Małgorzata N. urzędniczka resortu zdrowia została zatrzymana przez ABW podczas kontrolowanego wręczania łapówki. Kobieta miała przyjąć 4 tys. dolarów w zamian za umorzenie opłaty za studia na akademii medycznej.
Zatrzymana od kilkunastu lat pracuje w resorcie; była główną specjalistką w resortowym Departamencie Nauki i Szkolnictwa Wyższego, m.in. opiniowała wnioski studentów z zagranicy dotyczące umorzenia czesnego na naszych uczelniach medycznych.

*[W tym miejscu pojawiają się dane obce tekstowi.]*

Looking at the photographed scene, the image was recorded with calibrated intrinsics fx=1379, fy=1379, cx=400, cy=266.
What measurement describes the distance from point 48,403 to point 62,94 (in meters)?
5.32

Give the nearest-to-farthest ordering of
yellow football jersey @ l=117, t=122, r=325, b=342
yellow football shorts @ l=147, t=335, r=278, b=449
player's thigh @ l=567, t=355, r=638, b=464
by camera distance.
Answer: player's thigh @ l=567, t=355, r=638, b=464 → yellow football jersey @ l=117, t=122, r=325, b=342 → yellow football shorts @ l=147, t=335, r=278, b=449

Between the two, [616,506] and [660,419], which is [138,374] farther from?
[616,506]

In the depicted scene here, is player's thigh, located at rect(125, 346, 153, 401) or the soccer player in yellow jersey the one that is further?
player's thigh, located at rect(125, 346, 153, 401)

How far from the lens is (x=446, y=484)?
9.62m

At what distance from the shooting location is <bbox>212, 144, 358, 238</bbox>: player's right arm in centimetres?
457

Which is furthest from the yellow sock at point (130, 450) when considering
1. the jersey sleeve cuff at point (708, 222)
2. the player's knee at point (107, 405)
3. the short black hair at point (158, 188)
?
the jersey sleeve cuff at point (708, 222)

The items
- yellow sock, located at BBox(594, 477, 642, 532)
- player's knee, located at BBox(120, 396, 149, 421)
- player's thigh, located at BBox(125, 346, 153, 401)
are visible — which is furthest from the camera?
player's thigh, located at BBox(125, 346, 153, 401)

Tuż przed zatrzymaniem kobieta przyjęła 4 tys. złotych – mówi Magdalena Stańczyk z ABW. Łapówkę wręczał student z krajów arabskich w zamian za umorzenie czesnego na akademii medycznej.

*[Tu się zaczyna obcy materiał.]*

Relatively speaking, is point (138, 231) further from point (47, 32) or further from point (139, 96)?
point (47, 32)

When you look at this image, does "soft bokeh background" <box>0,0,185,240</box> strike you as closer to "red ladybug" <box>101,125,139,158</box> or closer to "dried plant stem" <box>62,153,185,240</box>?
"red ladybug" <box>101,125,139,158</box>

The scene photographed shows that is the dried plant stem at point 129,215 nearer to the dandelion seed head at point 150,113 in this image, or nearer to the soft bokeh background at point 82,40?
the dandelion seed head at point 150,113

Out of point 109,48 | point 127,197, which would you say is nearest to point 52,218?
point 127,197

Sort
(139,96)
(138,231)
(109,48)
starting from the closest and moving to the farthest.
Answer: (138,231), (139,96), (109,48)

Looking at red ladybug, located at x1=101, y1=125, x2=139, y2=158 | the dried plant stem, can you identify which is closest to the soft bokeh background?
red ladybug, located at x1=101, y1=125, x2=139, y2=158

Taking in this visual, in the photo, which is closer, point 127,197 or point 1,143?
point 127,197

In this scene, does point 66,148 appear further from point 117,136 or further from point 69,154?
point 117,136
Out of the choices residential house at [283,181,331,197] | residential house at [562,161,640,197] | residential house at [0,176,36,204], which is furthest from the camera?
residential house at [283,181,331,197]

Zaznaczmy, że takie studia w Polsce kosztują około 7 tys. euro, czyli około 28 tys. złotych. Tym samym - dodaje Stańczyk - koszty nauki obcokrajowców w Polsce ponosił polski podatnik. Według ABW kobieta brała łapówki od 2003 roku. Na całym procederze mogła zarobić ponad 100 tys. złotych. Brała od 3 do 6 tys., a pomogła kilkudziesięciu zagranicznym studentom.
ABW ocenia, że kobieta najprawdopodobniej nie działała sama. Jak tłumaczy Magdalena Stańczyk, urzędniczka przyjmowała pieniądze, choć w pojedynkę nie mogła nic załatwić. Ona opiniowała jedynie wnioski studentów, ostateczne decyzje podejmowała komisja przy Ministerstwie Edukacji.
Prowadzone śledztwo ma teraz ustalić kto i w jakim zakresie pomagał kobiecie. Rzeczniczka ABW przyznaje, że na pierwszy ogień pójdzie resort edukacji. Jeśli jednak w trakcie śledztwa pojawią się inne tropy, także zostaną sprawdzone.